Baltimore, CSXT finalize agreement on bridges

Written by jrood

February 14, 2001 The Dixon administration is expected to bring two contracts before the Board of Estimates Nov. 18 cementing its two-year-old accord with CSX Transportation under which the railroad will pay roughly three-quarters of the cost of replacing two of the city's most deteriorated bridges, the Baltimore Sun reports.

After years of wrangling, Baltimore
and CSXT reached agreement in principle on the formula for paying for the
replacement of the Fort Avenue and Sinclair Lane bridges in Oct. 2007. But it
has taken two years to work out details. The delay, according to city deputy
transportation director Jamie Kendrick, was the result of "a thousand details
and lots of lawyers, but other than that it was easy."

Under the contracts, which
CSXT has already signed, the railroad will pay 75 percent of the construction
costs and 100 percent of the engineering costs on the Fort Avenue bridge. The
city will contribute the other quarter of the building costs.

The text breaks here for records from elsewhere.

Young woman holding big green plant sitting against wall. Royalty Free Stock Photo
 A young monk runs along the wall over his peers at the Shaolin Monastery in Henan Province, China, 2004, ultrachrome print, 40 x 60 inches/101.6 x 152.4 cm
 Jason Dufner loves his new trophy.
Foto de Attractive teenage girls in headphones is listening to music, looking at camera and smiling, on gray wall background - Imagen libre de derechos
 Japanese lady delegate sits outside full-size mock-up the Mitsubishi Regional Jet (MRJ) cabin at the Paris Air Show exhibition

That bridge was the subject
of public protests by a Locust Point woman named Karen Johns, who became well-known
in the city as ‘The Bridge Lady." Johns badgered elected officials to put
pressure on CSXT to replace the visibly crumbling bridge, which was built in
1920 and scored 36 points out of 100 – a failing grade — on a recent
inspection.

The same formula will apply
to the construction costs at Sinclair Lane, except that the first $2.3 million
will be covered by a congressional earmark secured by Rep. Elijah Cummings,
D-7th.

The engineering on the
Sinclair Lane bridge has already been completed, and construction is expected
to begin in May or June, Kendrick said. The Nineteenth Century bridge, whose
exact date of construction is unknown, will take 15-18 months to replace. It scored
33 points out 100 on its most recent inspection in 2007.

The Fort Avenue bridge
project, which has yet to go through engineering, is expected to reach its
construction phase in late 2010 or early 2011. Kendrick said the work on the
bridge, on the route to Fort McHenry, will be reopened in time for the
bicentennial of the War of 1812 in May 2012. Until then, visitors to the fort
will have to take a detour.

Kendrick said the city and
CSXT are currently in negotiations over the railroad’s bridge over the tracks
at Sisson Street near Charles Village and one of its crossings of Hanover
Street in South Baltimore. The city and railroad are also discussing a series
of stone arches on the crosstown Belt Line between Charles Village and Harford
Road.

The agreements and the
talks represent a sea change in the once-prickly relationship of the city and
CSXT, which publicly feuded in the aftermath of the 2001 Howard Street Tunnel derailment
and fire.

Kendrick credited a change
in CSXT management’s attitude toward working with local governments.

"This is a whole new
approach to doing things than has been the case for many decades," he said.

Kendrick said Cummings and
former Maryland Transportation Secretary John D. Porcari helped Mayor Sheila
Dixon persuade CSXT to address the bridge issue.